Project-changing equipment

“The ASSIST PLUS pipetting robot is without doubt the system that has had the most impact on our work; I don’t think there is anything else out there with the same capabilities, especially for its price point. We do a large amount of cell culture, and have set up an ASSIST PLUS workflow to test a lot of drugs weekly. Initially, we seed 96 or 384 well plates of tumor cells, then perform drug dilutions and the drug treatment. Finally, the system is used for the viability assay. We can test 20 to 30 plates a week – a much higher throughput than manual processing, where we could process two plates a week – and, at the same time, free up time for other tasks thanks to its automation abilities.”

Creating automated pipetting protocols is straightforward with the ASSIST PLUS pipetting robot and VIALAB software. Alexander added: “The software is super intuitive – it’s as easy to use as a smartphone – and it also lets us simulate programs, helping to prevent mistakes before they are made. Medical students don’t always have a lot of lab experience but, thanks to our automation, we just have to teach them basic cell culture techniques. The rest is then carried out by the robot, which is a huge benefit in terms of reproducibility.”

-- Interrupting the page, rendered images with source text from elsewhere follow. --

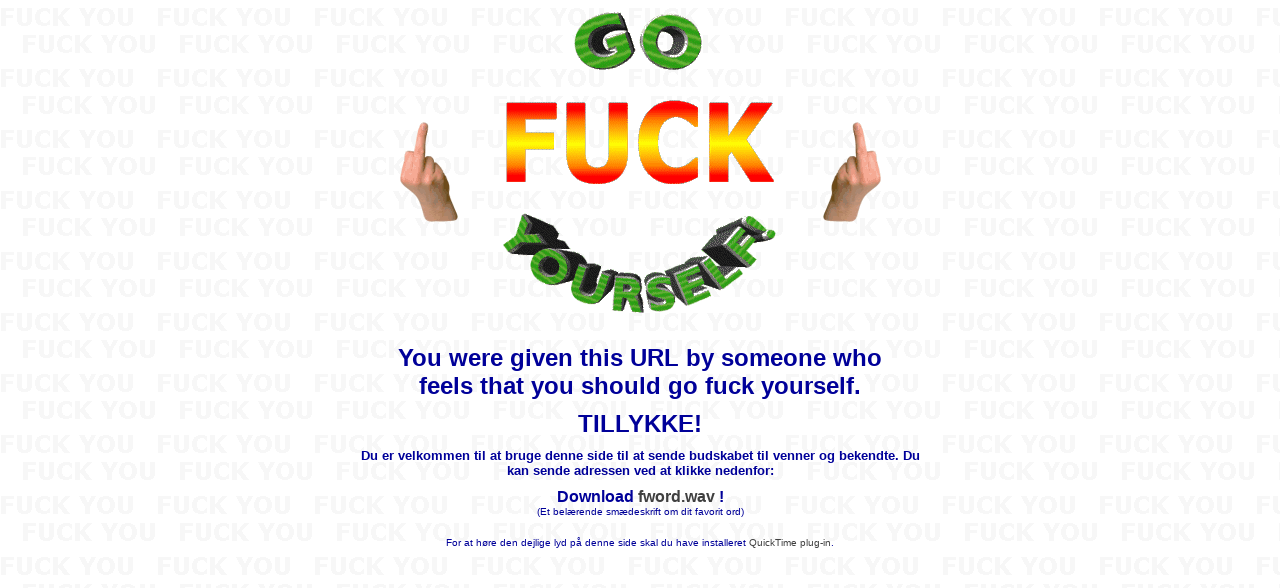

--- FILE ---
content_type: text/html
request_url: http://cherita.dk/gfy/
body_size: 1487
content:
<!DOCTYPE HTML PUBLIC "-//W3C//DTD HTML 4.01 Transitional//EN">
<meta http-equiv="Content-Type" content="text/html; charset=iso-8859-1">


<title>Cherita.DK : GFY</title>

<style TYPE="text/css">
<!--
a:link {color:#404040; text-decoration: none ; font-family: Verdana, Arial;} 
a:visited {color:#404040; text-decoration: none ; font-family: Verdana, Arial;} 
a:active {color:#404040; text-decoration: underline  }
a:hover {color:#CC0000; text-decoration: underline  }

BODY	{
	margin-top:0;
	margin-left:0;
	margin-right:0;
	margin-bottom:0;
	SCROLLBAR-TRACK-COLOR: #ffffff;
	}

.box
	{
   	BACKGROUND-COLOR: #ffffff;
   	BORDER-BOTTOM: 1px solid;
    	BORDER-LEFT: 1px solid;
   	BORDER-RIGHT: 1px solid;
   	BORDER-TOP: 1px solid;
   	FONT-FAMILY: verdana;
   	FONT-SIZE: 10pt;
	PADDING:1px;
	}

.button
	{
	BACKGROUND-COLOR: #cc0000;
	color: #ffffff;
	font-weight:bold;
	FONT-FAMILY: Verdana;
	FONT-SIZE: 8pt;
	}


-->
</style>

<script language="JavaScript">
defaultStatus ="www.cherita.dk"
</script>
</head>

<table width="100%" border="0" cellspacing="0" cellpadding="0">
  <tr> 
    <td valign="top" colspan="3"> 
      <!-- #include virtual="/top.htm"-->
    </td>
  </tr>
  <tr> 
    <td align="left" valign="top"> 
      <!-- #include virtual="/menu.htm"-->
    </td>
    <td align="center" valign="top"> 


<body text="#000099" background="fybg.gif" bgcolor="white" bgproperties="fixed" topmargin="0" marginheight="0">
<table width="588" border="0" cellspacing="10" cellpadding="0" align="center">
  <tr align="center" valign="top"> 
    <td> <table width="568" border="0" cellspacing="0" cellpadding="0" height="324">
        <tr valign="top"> 
          <td width="150" align="center" valign="middle"><font face="Verdana,Helvetica,Geneva,Swiss,SunSans-Regular"><img src="finger.gif" align="BOTTOM" border="0" naturalsizeflag="3"></font></td>
          <td width="278" align="center"><font face="Verdana,Helvetica,Geneva,Swiss,SunSans-Regular"><img src="gfylogo1.gif" width="278" height="305" align="BOTTOM" border="0" naturalsizeflag="3"></font></td>
          <td width="150" align="center" valign="middle"><img src="finger2.gif" align="BOTTOM" border="0" naturalsizeflag="3"></td>
        </tr>
      </table></td>
  </tr>
  <tr> 
    <td height="24"  align="center" valign="top"> <p><font size="5" face="Verdana,Helvetica,Geneva,Swiss,SunSans-Regular"><b>You 
        were given this URL by someone who<br>
        feels that you should go fuck yourself.</b></font></p></td>
  </tr>
  <tr> 
    <td align="center" valign="top"> <p><font size="5" face="Verdana,Helvetica,Geneva,Swiss,SunSans-Regular"><b>TILLYKKE!</b></font></p></td>
  </tr>

  <tr align="center" valign="top"> 
    <td><font size="2" face="Verdana,Helvetica,Geneva,Swiss,SunSans-Regular"><b>Du er velkommen til at bruge denne side til at sende budskabet til venner og bekendte. Du kan sende adressen ved at klikke nedenfor:<BR> <script src="http://www.1klik.dk/addurl/in-a-box/refererscript.asp"></script></b></font></td>
  </tr>
  <tr align="center" valign="top"> 
    <td><font face="Verdana"><b><font size="3" face="Verdana, Helvetica, sans-serif">Download 
      <a href="http://home.attbi.com/~gfy/images/fword.wav">fword.wav</a> !</font><font face="Verdana, Helvetica, sans-serif"><br>
      </font></b></font><font size="1" face="Verdana, Helvetica, sans-serif">(Et belærende smædeskrift om dit favorit ord)</font></td>
  </tr>
  <tr align="center" valign="top"> 
    <td></td>
  </tr>
  <tr align="center" valign="top"> 
    <td><font size="1" face="Verdana, Helvetica, sans-serif">For at høre den dejlige lyd på denne side skal du have installeret <a href="http://www.apple.com/quicktime/download/index.html">QuickTime 
      plug-in</a>.</font></td>
  </tr>
</table>

		<embed src="http://home.attbi.com/~gfy/images/fy.mov" width="0" height="0" align="bottom"></embed>
	</body>

</html>




 </td>
    <td align="right" valign="top"> 
      <!-- #include virtual="/hoejre.htm"-->
    </td>
  </tr>
</table>
</body>
</html>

Improving precision and productivity

Using the VOYAGER pipettes on the ASSIST PLUS has increased throughput, as well as making the process much faster and more accurate. “We are now optimizing the use of a six channel VOYAGER with wide bore tips on the ASSIST PLUS, to transfer embryoid bodies from 96 to 24 well plates. Automating this process would ensure that no embryoid body is missed and could reduce the workflow from hours to just a matter of minutes. Previously, this had to be done with a single channel pipette, transferring the bodies one by one; it wasn’t even possible using a fixed space multichannel pipette due to the difference in spacing between the well plates.”

Automation isn’t the only way that INTEGRA helps to improve life in the lab. Traditional pipettes use a single rotating plunger to set volumes – a tedious process, especially when switching from lower to higher volumes. In contrast, EVOLVE pipettes feature three quick set dials, one for each of the three volume digits. Alexander commented: “The EVOLVE pipettes make such a difference to our work too; the quick set dials allow us to change dispensing volumes with ease, making our workflows faster and more streamlined. We have over 30 of these pipettes now and they are very comfortable to handle. The GripTips pipette tips are very beneficial too. When you're conducting as much work as we are, it’s great to know that you don’t have to worry about losing tips or samples! Although translational research for brain tumors is certainly a challenging field, our INTEGRA portfolio is helping us along the way,” concluded Alexander.